- [PROBLEM REQUIREMENTS] Quote the OpenData Harvester page below word for word, everything from "Skip to content" down to "to data catalogs.".

- [SOURCE DOCUMENT]
+++++
Skip to content

opendatatrentino/opendata-harvester

Repository files navigation

OpenData Harvester

This project, developed as part of the Open Data Trentino project, is a suite of tools to allow easy importing of batches of datasets from data providers to data catalogs.

Build status:

Branch Status
master Build Status
develop Build Status

Installation

Simply install the tarball from github:

pip install https://github.com/opendatatrentino/opendata-harvester/tarball/master

Or use the "vanity" url:

pip install https://git.io/harvester.tar.gz

if you plan to use it to import data to ckan, you'll need the Ckan API client too. To install the stable version from pypi:

pip install ckan-api-client

Or the latest from git:

pip install http://git.io/ckan-api-client.tar.gz

System dependencies

Several libraries are required to build dependencies. On debian:

apt-get install python-dev libxslt1-dev libxml2-dev

Concepts

This package will install a command-line script named harvester which can be used to perform all the needed operations.
+++++
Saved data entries
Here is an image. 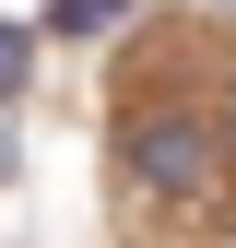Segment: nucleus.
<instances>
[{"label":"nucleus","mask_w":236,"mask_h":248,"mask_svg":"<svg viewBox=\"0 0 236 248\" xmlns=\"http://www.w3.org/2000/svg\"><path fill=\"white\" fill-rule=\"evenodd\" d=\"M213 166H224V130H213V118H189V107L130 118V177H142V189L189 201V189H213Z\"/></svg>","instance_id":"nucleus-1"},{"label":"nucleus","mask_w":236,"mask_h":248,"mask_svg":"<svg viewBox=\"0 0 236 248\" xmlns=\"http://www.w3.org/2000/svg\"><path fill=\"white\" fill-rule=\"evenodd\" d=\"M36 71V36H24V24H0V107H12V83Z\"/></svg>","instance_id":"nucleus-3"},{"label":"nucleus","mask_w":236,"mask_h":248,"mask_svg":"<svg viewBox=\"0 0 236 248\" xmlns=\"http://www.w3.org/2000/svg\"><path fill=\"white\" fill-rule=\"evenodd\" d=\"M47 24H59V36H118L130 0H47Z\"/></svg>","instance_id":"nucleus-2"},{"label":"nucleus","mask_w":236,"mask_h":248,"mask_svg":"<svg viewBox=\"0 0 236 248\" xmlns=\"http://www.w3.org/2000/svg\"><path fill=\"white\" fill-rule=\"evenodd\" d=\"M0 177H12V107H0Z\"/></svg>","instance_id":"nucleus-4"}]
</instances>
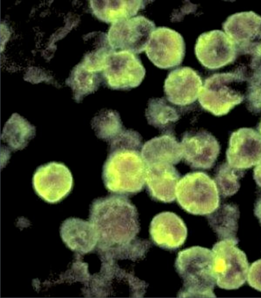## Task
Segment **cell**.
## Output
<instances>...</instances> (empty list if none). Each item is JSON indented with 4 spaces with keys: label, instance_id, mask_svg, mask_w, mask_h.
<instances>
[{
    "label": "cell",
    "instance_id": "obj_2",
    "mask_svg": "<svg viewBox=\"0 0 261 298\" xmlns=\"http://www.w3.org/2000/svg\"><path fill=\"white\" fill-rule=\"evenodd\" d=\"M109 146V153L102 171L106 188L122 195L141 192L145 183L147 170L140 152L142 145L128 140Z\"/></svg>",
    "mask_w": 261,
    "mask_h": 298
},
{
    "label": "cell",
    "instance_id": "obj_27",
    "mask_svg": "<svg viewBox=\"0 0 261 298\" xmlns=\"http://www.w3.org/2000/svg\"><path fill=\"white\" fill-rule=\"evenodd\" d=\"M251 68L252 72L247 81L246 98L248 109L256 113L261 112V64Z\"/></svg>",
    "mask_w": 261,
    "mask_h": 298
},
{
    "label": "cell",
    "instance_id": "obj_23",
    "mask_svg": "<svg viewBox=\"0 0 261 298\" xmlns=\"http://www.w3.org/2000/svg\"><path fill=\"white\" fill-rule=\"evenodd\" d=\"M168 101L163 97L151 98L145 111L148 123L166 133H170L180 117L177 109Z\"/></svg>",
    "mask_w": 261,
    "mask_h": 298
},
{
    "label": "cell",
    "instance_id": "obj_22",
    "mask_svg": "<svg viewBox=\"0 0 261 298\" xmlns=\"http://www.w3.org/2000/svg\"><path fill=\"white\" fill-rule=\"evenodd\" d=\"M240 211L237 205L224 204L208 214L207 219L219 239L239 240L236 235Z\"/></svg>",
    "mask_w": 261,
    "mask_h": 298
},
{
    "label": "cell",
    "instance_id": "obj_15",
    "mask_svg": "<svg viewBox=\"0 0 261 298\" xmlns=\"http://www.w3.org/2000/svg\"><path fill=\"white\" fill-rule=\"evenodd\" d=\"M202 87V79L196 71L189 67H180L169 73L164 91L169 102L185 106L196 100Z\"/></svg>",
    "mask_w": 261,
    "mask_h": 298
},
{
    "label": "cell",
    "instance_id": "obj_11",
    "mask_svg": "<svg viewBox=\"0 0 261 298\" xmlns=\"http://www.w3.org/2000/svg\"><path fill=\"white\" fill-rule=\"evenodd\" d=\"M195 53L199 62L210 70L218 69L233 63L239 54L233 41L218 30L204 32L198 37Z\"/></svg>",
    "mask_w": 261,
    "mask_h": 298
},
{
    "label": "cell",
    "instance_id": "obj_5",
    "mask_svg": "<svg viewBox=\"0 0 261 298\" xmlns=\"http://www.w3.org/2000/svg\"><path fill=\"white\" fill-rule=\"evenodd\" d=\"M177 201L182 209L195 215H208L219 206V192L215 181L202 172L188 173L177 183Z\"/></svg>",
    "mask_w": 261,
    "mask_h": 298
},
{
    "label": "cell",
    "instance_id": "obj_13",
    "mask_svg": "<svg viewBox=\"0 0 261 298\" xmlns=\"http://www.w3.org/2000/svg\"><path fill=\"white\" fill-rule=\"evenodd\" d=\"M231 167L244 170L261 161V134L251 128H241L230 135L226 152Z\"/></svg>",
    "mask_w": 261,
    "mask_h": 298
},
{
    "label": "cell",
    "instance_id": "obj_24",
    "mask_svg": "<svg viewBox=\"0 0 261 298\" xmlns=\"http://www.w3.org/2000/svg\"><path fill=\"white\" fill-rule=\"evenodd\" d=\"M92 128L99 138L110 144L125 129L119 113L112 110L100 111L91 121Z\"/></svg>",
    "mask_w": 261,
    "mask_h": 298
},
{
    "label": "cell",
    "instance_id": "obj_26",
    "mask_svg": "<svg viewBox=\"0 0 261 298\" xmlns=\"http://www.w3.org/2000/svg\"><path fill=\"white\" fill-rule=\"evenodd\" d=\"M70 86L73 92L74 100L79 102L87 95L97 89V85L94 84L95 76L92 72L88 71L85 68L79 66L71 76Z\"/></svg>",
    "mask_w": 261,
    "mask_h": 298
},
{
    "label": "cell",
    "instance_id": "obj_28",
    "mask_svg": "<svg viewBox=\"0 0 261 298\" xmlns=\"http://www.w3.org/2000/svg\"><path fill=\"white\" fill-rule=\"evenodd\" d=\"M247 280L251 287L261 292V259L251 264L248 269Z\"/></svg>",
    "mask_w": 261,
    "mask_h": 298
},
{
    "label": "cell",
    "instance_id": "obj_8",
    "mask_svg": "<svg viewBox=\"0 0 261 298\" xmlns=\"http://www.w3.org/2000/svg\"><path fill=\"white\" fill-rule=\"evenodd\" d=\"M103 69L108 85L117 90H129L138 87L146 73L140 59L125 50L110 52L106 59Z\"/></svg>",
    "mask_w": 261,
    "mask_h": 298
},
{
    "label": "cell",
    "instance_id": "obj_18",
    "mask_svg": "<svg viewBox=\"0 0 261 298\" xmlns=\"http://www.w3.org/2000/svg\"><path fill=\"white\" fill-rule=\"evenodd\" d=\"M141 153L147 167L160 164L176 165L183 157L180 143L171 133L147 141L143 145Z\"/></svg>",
+++++
- [FULL RESPONSE]
Skip to content

opendatatrentino/opendata-harvester

Repository files navigation

OpenData Harvester

This project, developed as part of the Open Data Trentino project, is a suite of tools to allow easy importing of batches of datasets from data providers to data catalogs.